After The American Way of Death, Mitford continued with her investigative journalism. In 1970, she published an article in the Atlantic Monthly, "Let Us Now Appraise Famous Writers", an exposé of the Famous Writers School, a correspondence course of questionable business practices founded by Bennett Cerf. She published The Trial of Dr. Spock, the Rev. William Sloane Coffin, Jr., Michael Ferber, Mitchell Goodman and Marcus Raskin, an account of the five men's 1970 trial on charges of conspiracy to violate the draft laws, followed by a harsh critique of the American prison system entitled Kind and Usual Punishment: The Prison Business (1973), an allusion to the phrase "cruel and unusual punishment".
Mitford was a distinguished professor for the one semester in 1973 at San Jose State University, where she taught a course called "The American Way" that covered the Watergate scandal and the McCarthy era.

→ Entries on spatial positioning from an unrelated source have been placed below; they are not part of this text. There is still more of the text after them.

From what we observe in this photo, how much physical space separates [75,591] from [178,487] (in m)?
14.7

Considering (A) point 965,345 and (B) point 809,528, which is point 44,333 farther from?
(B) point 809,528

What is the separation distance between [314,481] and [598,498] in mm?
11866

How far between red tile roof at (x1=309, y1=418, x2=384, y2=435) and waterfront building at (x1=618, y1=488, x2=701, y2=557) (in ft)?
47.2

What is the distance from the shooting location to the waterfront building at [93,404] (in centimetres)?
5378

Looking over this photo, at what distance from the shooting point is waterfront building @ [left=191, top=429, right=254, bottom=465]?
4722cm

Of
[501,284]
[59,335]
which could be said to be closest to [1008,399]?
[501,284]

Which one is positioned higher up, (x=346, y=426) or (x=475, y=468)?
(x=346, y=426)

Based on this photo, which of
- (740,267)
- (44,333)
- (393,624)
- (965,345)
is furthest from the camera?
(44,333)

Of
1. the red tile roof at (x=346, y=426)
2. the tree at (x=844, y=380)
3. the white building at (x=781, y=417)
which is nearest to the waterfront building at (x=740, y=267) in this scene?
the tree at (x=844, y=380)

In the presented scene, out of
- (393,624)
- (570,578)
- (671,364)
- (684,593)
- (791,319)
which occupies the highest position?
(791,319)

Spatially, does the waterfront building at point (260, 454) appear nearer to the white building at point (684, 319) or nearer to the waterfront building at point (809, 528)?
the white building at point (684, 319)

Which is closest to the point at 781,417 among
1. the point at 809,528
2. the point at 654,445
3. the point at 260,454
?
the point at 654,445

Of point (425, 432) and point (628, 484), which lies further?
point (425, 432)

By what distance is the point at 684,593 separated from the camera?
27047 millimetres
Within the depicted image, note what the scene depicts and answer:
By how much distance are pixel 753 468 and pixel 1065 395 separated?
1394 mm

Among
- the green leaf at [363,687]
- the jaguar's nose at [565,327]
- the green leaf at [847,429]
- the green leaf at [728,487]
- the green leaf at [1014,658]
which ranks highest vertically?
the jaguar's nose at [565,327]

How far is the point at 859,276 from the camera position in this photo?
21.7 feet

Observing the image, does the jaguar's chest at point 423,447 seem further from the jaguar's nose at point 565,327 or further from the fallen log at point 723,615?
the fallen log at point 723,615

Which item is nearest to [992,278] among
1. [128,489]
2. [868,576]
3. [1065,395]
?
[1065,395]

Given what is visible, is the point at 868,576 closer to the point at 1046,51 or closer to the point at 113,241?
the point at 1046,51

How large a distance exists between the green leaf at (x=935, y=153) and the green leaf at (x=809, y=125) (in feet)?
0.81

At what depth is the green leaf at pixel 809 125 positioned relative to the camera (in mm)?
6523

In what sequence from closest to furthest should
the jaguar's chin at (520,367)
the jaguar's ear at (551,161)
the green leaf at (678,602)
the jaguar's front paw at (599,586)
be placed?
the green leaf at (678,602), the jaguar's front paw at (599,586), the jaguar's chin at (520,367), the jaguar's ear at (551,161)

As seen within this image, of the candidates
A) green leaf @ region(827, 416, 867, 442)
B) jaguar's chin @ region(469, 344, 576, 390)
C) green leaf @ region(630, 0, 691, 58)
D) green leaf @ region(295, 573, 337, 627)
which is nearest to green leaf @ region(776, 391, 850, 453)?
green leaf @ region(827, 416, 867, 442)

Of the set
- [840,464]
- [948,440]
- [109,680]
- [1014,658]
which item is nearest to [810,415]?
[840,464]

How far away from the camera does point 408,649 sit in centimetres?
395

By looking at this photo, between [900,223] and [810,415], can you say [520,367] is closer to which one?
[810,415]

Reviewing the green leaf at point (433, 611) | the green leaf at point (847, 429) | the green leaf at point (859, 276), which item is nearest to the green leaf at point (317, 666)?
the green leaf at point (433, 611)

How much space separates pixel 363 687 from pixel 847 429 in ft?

Because of disagreements with the dean over her taking a loyalty oath and submitting to fingerprinting, the campus was thrown into protests and she was forced to go to court to remain able to teach.[18]
Books and music
Mitford appearing on British TV show After Dark in 1988
Mitford's second memoir, A Fine Old Conflict (1977), comically describes her experiences joining and eventually leaving the Communist Party USA. Mitford titled the book after what, in her youth, she thought were the lyrics to the Communist anthem, "The Internationale", which actually are "Tis the final conflict". Mitford recounts how she was invited to join the Communist Party by her co-worker Dobby, to whom she responded "We thought you'd never ask!" She bristled against the conservative structure in the CP, at one point upsetting the women's caucus by printing a poster with "Girls! Girls! Girls!" to draw people to an event. She mercilessly teased an elder Communist about what she perceived as his paranoia when he wrote out the name of a town where she could get chickens donated from "loyal party members" for a fund raiser. When he wrote Petaluma on a scrap of paper to avoid being overheard by possible bugs, she asked in jest how the chickens should be prepared, and wrote, "Fried or broiled".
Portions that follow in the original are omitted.